### THE PROBLEM
Recast every line of the material below as a Markdown table with the columns Row and Line, numbering each row and skipping blank lines. Leave the pictures out.

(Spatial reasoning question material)

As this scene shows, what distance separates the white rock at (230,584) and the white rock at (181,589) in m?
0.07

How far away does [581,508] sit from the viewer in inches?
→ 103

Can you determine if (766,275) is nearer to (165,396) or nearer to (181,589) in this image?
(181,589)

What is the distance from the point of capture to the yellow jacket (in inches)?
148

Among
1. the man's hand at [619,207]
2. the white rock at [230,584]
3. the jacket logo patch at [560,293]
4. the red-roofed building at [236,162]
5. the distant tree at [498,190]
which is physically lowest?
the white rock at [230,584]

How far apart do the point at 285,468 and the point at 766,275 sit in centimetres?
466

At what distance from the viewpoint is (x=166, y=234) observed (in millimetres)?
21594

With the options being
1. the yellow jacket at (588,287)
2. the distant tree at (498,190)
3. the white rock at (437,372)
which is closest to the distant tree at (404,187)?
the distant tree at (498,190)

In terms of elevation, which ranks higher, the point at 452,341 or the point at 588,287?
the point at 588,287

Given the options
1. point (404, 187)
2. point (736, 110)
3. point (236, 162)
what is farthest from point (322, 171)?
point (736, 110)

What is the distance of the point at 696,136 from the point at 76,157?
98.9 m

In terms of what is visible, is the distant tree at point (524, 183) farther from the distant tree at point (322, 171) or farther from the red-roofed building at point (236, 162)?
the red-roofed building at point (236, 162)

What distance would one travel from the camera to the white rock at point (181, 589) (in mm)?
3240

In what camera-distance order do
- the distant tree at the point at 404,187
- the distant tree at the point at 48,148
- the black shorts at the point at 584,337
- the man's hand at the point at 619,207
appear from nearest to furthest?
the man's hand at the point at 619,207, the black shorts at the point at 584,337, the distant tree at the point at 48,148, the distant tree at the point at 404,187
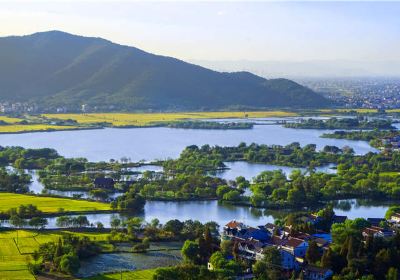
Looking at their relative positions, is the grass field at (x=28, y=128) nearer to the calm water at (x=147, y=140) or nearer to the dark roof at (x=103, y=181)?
the calm water at (x=147, y=140)

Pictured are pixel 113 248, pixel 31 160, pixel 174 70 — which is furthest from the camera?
pixel 174 70

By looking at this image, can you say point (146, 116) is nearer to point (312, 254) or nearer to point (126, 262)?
point (126, 262)

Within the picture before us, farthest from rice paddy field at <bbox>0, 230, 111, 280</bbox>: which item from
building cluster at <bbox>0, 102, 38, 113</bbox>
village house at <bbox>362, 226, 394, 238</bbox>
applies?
building cluster at <bbox>0, 102, 38, 113</bbox>

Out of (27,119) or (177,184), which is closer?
(177,184)

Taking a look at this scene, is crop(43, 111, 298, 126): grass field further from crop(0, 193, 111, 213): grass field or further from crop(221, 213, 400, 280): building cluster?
crop(221, 213, 400, 280): building cluster

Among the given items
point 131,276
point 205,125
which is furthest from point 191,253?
point 205,125

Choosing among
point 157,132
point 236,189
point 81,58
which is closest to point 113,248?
point 236,189

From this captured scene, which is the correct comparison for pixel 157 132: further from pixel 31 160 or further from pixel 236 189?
pixel 236 189
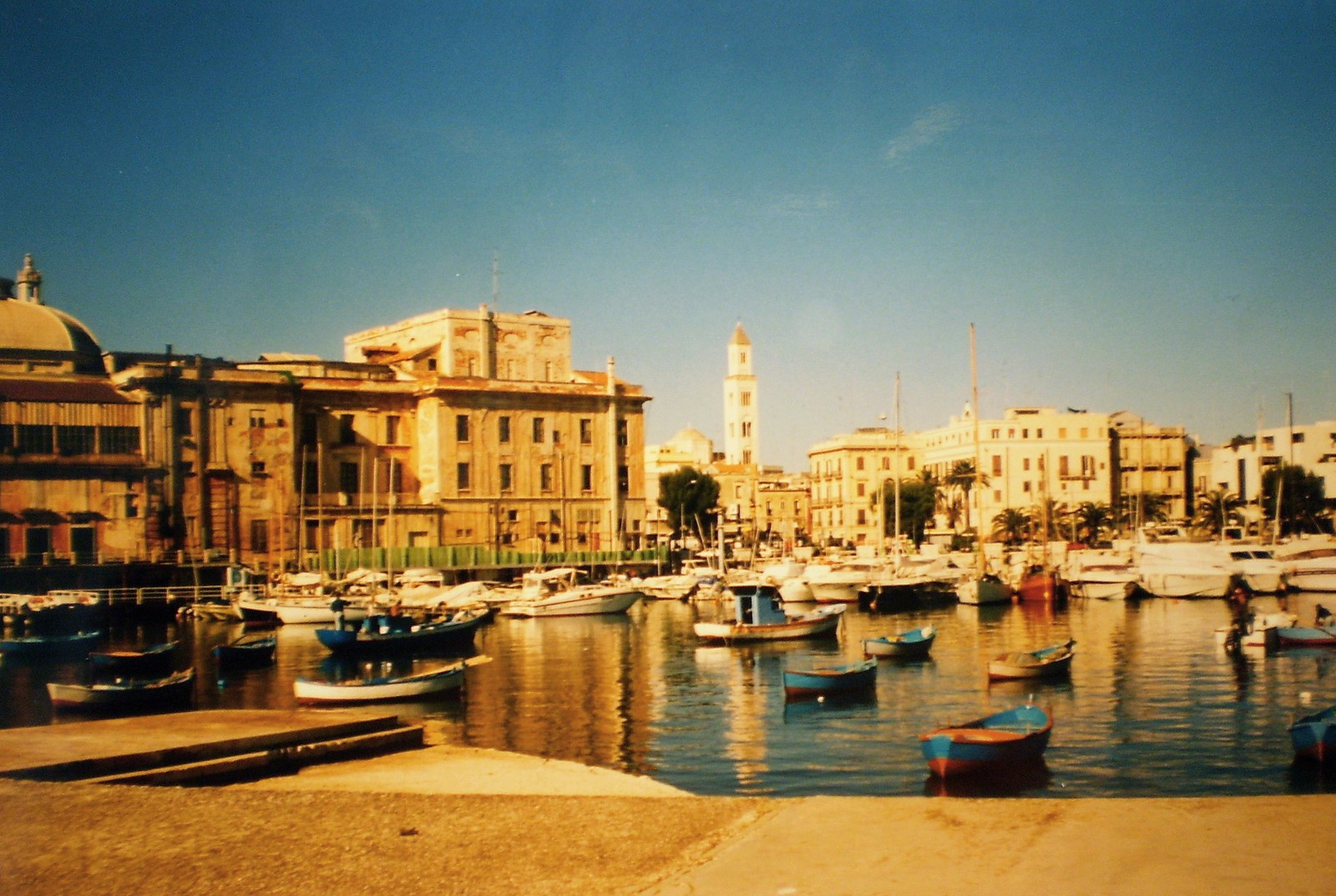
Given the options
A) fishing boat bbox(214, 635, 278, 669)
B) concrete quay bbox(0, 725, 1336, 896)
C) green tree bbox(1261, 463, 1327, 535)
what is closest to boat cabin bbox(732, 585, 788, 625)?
fishing boat bbox(214, 635, 278, 669)

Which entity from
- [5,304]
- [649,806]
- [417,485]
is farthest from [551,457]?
[649,806]

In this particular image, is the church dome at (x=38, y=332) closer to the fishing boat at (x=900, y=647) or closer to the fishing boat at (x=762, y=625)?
the fishing boat at (x=762, y=625)

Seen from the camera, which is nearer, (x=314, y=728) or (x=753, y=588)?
(x=314, y=728)

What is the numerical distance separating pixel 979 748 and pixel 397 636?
92.1 feet

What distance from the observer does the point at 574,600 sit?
201ft

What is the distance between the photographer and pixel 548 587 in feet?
224

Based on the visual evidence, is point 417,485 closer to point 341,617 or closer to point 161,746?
point 341,617

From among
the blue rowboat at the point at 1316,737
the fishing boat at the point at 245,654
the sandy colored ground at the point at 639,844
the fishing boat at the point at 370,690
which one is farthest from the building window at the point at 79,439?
the blue rowboat at the point at 1316,737

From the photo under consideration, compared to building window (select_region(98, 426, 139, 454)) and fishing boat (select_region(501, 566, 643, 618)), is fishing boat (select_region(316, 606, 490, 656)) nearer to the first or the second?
building window (select_region(98, 426, 139, 454))

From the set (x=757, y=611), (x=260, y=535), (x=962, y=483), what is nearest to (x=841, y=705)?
(x=757, y=611)

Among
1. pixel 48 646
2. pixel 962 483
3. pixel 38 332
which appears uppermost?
pixel 38 332

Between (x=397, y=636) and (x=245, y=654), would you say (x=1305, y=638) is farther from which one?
(x=245, y=654)

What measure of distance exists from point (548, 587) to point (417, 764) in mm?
51899

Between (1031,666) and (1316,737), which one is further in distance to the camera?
(1031,666)
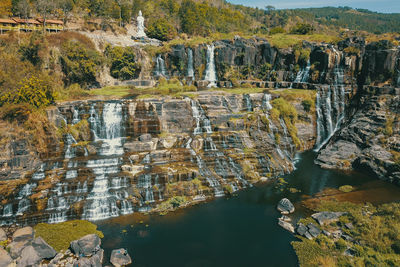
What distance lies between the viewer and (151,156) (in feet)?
96.6

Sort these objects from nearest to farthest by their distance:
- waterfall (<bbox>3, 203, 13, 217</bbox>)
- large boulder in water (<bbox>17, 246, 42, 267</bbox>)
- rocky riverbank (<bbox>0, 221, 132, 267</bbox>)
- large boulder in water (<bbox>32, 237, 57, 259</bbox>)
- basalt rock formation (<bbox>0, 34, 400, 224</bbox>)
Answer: large boulder in water (<bbox>17, 246, 42, 267</bbox>)
rocky riverbank (<bbox>0, 221, 132, 267</bbox>)
large boulder in water (<bbox>32, 237, 57, 259</bbox>)
waterfall (<bbox>3, 203, 13, 217</bbox>)
basalt rock formation (<bbox>0, 34, 400, 224</bbox>)

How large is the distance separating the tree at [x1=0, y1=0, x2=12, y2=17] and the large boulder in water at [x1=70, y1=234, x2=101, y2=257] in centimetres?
5718

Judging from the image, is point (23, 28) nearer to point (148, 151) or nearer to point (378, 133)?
point (148, 151)

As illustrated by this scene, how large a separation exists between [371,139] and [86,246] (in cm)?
3356

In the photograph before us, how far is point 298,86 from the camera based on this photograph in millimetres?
45438

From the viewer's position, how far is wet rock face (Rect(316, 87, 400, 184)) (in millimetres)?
31906

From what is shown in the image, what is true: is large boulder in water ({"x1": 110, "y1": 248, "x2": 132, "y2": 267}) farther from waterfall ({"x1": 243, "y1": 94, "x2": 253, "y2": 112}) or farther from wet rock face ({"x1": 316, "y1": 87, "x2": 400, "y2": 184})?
waterfall ({"x1": 243, "y1": 94, "x2": 253, "y2": 112})

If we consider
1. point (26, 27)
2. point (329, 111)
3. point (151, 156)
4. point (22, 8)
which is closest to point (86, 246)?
point (151, 156)

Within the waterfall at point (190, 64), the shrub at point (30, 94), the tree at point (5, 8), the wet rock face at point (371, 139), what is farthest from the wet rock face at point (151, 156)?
the tree at point (5, 8)

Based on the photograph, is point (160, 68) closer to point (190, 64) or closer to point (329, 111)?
point (190, 64)

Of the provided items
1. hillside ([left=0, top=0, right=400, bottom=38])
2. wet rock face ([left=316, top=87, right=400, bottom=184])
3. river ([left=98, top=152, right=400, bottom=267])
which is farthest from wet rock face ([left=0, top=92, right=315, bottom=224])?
hillside ([left=0, top=0, right=400, bottom=38])

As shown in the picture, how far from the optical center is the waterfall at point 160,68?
53.0 metres

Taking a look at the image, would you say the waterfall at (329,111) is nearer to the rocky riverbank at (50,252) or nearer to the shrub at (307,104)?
the shrub at (307,104)

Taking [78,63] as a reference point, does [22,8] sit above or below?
above
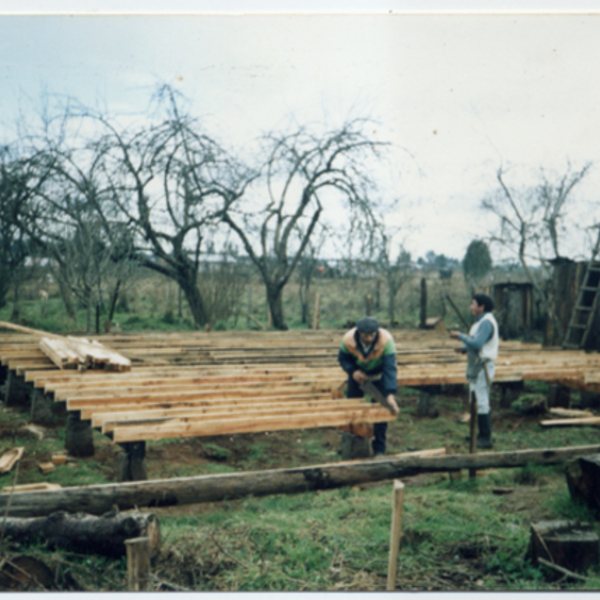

### ANSWER TO THE PROBLEM
| Row | Line |
|---|---|
| 1 | As this scene shows, what distance separates the white rock at (230,584) and the white rock at (181,589) in m? |
| 2 | 0.07 |
| 3 | How far away does [581,508] sit from the viewer in inches? |
| 4 | → 103 |
| 5 | Can you determine if (766,275) is nearer to (165,396) or nearer to (181,589) in this image? |
| 6 | (181,589) |
| 7 | What is the distance from the point of capture to the yellow jacket (in inches)? |
| 8 | 148 |
| 9 | Among |
| 10 | 1. the man's hand at [619,207] |
| 11 | 2. the white rock at [230,584] |
| 12 | 3. the jacket logo patch at [560,293] |
| 13 | 4. the red-roofed building at [236,162] |
| 14 | 5. the distant tree at [498,190] |
| 15 | which is physically lowest? |
| 16 | the white rock at [230,584] |
| 17 | How far apart do the point at 285,468 and the point at 766,275 sit in centimetres? |
| 18 | 466 |
| 19 | At what distance from the viewpoint is (x=166, y=234) observed (in millimetres)? |
| 20 | 21594 |
| 21 | With the options being |
| 22 | 1. the yellow jacket at (588,287) |
| 23 | 2. the distant tree at (498,190) |
| 24 | 3. the white rock at (437,372) |
| 25 | which is closest to the distant tree at (404,187)? |
| 26 | the distant tree at (498,190) |
| 27 | In terms of elevation, which ranks higher, the point at 452,341 or the point at 588,287? |
| 28 | the point at 588,287 |
| 29 | Given the options |
| 30 | 1. point (404, 187) |
| 31 | 2. point (736, 110) |
| 32 | 3. point (236, 162) |
| 33 | what is farthest from point (322, 171)? |
| 34 | point (736, 110) |
| 35 | What is the distance of the point at 696,136 from the point at 76,157? |
| 36 | 98.9 m |
| 37 | In terms of what is visible, is the distant tree at point (524, 183) farther from the distant tree at point (322, 171) or farther from the red-roofed building at point (236, 162)? |
| 38 | the red-roofed building at point (236, 162) |
| 39 | What distance would one travel from the camera to the white rock at point (181, 589) (in mm)? |
| 40 | 3240 |
| 41 | In what camera-distance order do |
| 42 | - the distant tree at the point at 404,187 |
| 43 | - the distant tree at the point at 48,148 |
| 44 | - the black shorts at the point at 584,337 |
| 45 | - the man's hand at the point at 619,207 |
| 46 | appear from nearest to furthest? |
| 47 | the man's hand at the point at 619,207, the black shorts at the point at 584,337, the distant tree at the point at 48,148, the distant tree at the point at 404,187 |
| 48 | Looking at their relative positions, is the grass field at (x=28, y=128) nearer to the calm water at (x=147, y=140) or nearer to the dark roof at (x=103, y=181)? |
| 49 | the calm water at (x=147, y=140) |
| 50 | Pictured are pixel 113 248, pixel 31 160, pixel 174 70 — which is furthest from the camera? |
| 51 | pixel 174 70 |
| 52 | By looking at this image, can you say point (146, 116) is nearer to point (312, 254) or nearer to point (126, 262)? |
| 53 | point (126, 262) |
| 54 | Within the picture before us, farthest from rice paddy field at <bbox>0, 230, 111, 280</bbox>: which item from |
| 55 | building cluster at <bbox>0, 102, 38, 113</bbox> |
| 56 | village house at <bbox>362, 226, 394, 238</bbox> |
| 57 | applies? |
| 58 | building cluster at <bbox>0, 102, 38, 113</bbox> |
| 59 | Out of (27,119) or (177,184), which is closer? |
| 60 | (177,184) |
| 61 | Taking a look at this scene, is crop(43, 111, 298, 126): grass field further from crop(0, 193, 111, 213): grass field or further from crop(221, 213, 400, 280): building cluster? |
| 62 | crop(221, 213, 400, 280): building cluster |
| 63 | Among the given items |
| 64 | point 131,276 |
| 65 | point 205,125 |
| 66 | which is furthest from point 191,253? |
| 67 | point 205,125 |
| 68 | Choosing among |
| 69 | point 157,132 |
| 70 | point 236,189 |
| 71 | point 81,58 |
| 72 | which is closest to point 113,248? |
| 73 | point 236,189 |
| 74 | From this captured scene, which is the correct comparison for pixel 157 132: further from pixel 31 160 or further from pixel 236 189? |
| 75 | pixel 236 189 |
| 76 | Given the options |
| 77 | A) fishing boat bbox(214, 635, 278, 669) |
| 78 | B) concrete quay bbox(0, 725, 1336, 896) |
| 79 | C) green tree bbox(1261, 463, 1327, 535) |
| 80 | what is closest to boat cabin bbox(732, 585, 788, 625)? |
| 81 | fishing boat bbox(214, 635, 278, 669) |
| 82 | Which entity from |
| 83 | - [5,304] |
| 84 | - [649,806] |
| 85 | - [417,485] |
| 86 | is farthest from [551,457]? |
| 87 | [649,806] |
| 88 | In this particular image, is the church dome at (x=38, y=332) closer to the fishing boat at (x=900, y=647) or closer to the fishing boat at (x=762, y=625)? |
| 89 | the fishing boat at (x=762, y=625) |
| 90 | Seen from the camera, which is nearer, (x=314, y=728) or (x=753, y=588)? |
| 91 | (x=314, y=728) |
| 92 | What is the numerical distance separating pixel 979 748 and pixel 397 636? |
| 93 | 92.1 feet |
| 94 | What distance from the observer does the point at 574,600 sit? |
| 95 | 201ft |
| 96 | What is the distance between the photographer and pixel 548 587 in feet? |
| 97 | 224 |
| 98 | Based on the visual evidence, is point 417,485 closer to point 341,617 or closer to point 161,746? |
| 99 | point 341,617 |
| 100 | From among |
| 101 | the blue rowboat at the point at 1316,737 |
| 102 | the fishing boat at the point at 245,654 |
| 103 | the sandy colored ground at the point at 639,844 |
| 104 | the fishing boat at the point at 370,690 |
| 105 | which one is farthest from the building window at the point at 79,439? |
| 106 | the blue rowboat at the point at 1316,737 |
| 107 | From the photo under consideration, compared to building window (select_region(98, 426, 139, 454)) and fishing boat (select_region(501, 566, 643, 618)), is fishing boat (select_region(316, 606, 490, 656)) nearer to the first or the second? |
| 108 | building window (select_region(98, 426, 139, 454)) |
| 109 | From the set (x=757, y=611), (x=260, y=535), (x=962, y=483), what is nearest to (x=841, y=705)? |
| 110 | (x=757, y=611) |
| 111 | Among |
| 112 | 1. pixel 48 646 |
| 113 | 2. pixel 962 483 |
| 114 | 3. pixel 38 332 |
| 115 | which appears uppermost? |
| 116 | pixel 38 332 |
| 117 | Between (x=397, y=636) and (x=245, y=654), would you say (x=1305, y=638) is farther from which one? |
| 118 | (x=245, y=654) |
| 119 | What measure of distance exists from point (548, 587) to point (417, 764) in mm? |
| 120 | 51899 |
| 121 | Between (1031,666) and (1316,737), which one is further in distance to the camera? |
| 122 | (1031,666) |
| 123 | What distance lies between the viewer and (151,156) (in feet)? |
| 124 | 96.6 |
| 125 | Sort these objects from nearest to farthest by their distance: |
| 126 | - waterfall (<bbox>3, 203, 13, 217</bbox>) |
| 127 | - large boulder in water (<bbox>17, 246, 42, 267</bbox>) |
| 128 | - rocky riverbank (<bbox>0, 221, 132, 267</bbox>) |
| 129 | - large boulder in water (<bbox>32, 237, 57, 259</bbox>) |
| 130 | - basalt rock formation (<bbox>0, 34, 400, 224</bbox>) |
| 131 | Answer: large boulder in water (<bbox>17, 246, 42, 267</bbox>) |
| 132 | rocky riverbank (<bbox>0, 221, 132, 267</bbox>) |
| 133 | large boulder in water (<bbox>32, 237, 57, 259</bbox>) |
| 134 | waterfall (<bbox>3, 203, 13, 217</bbox>) |
| 135 | basalt rock formation (<bbox>0, 34, 400, 224</bbox>) |
| 136 | How large is the distance separating the tree at [x1=0, y1=0, x2=12, y2=17] and the large boulder in water at [x1=70, y1=234, x2=101, y2=257] in centimetres? |
| 137 | 5718 |
| 138 | Judging from the image, is point (23, 28) nearer to point (148, 151) or nearer to point (378, 133)? |
| 139 | point (148, 151) |
| 140 | As illustrated by this scene, how large a separation exists between [371,139] and [86,246] (in cm)? |
| 141 | 3356 |
| 142 | In the photograph before us, how far is point 298,86 from the camera based on this photograph in millimetres? |
| 143 | 45438 |
| 144 | From the viewer's position, how far is wet rock face (Rect(316, 87, 400, 184)) (in millimetres)? |
| 145 | 31906 |
| 146 | From what is shown in the image, what is true: is large boulder in water ({"x1": 110, "y1": 248, "x2": 132, "y2": 267}) farther from waterfall ({"x1": 243, "y1": 94, "x2": 253, "y2": 112}) or farther from wet rock face ({"x1": 316, "y1": 87, "x2": 400, "y2": 184})? |
| 147 | waterfall ({"x1": 243, "y1": 94, "x2": 253, "y2": 112}) |
| 148 | If we consider |
| 149 | 1. point (26, 27) |
| 150 | 2. point (329, 111) |
| 151 | 3. point (151, 156) |
| 152 | 4. point (22, 8) |
| 153 | which is closest to point (86, 246)? |
| 154 | point (151, 156) |
| 155 | Within the waterfall at point (190, 64), the shrub at point (30, 94), the tree at point (5, 8), the wet rock face at point (371, 139), what is farthest from the wet rock face at point (151, 156)? |
| 156 | the tree at point (5, 8) |
| 157 | Based on the photograph, is point (160, 68) closer to point (190, 64) or closer to point (329, 111)? |
| 158 | point (190, 64) |
| 159 | Of the provided items |
| 160 | 1. hillside ([left=0, top=0, right=400, bottom=38]) |
| 161 | 2. wet rock face ([left=316, top=87, right=400, bottom=184]) |
| 162 | 3. river ([left=98, top=152, right=400, bottom=267]) |
| 163 | which is farthest from wet rock face ([left=0, top=92, right=315, bottom=224])? |
| 164 | hillside ([left=0, top=0, right=400, bottom=38]) |
| 165 | As shown in the picture, how far from the optical center is the waterfall at point 160,68? |
| 166 | 53.0 metres |
| 167 | Taking a look at the image, would you say the waterfall at (329,111) is nearer to the rocky riverbank at (50,252) or nearer to the shrub at (307,104)? |
| 168 | the shrub at (307,104) |
| 169 | Taking [78,63] as a reference point, does [22,8] sit above or below? |
| 170 | above |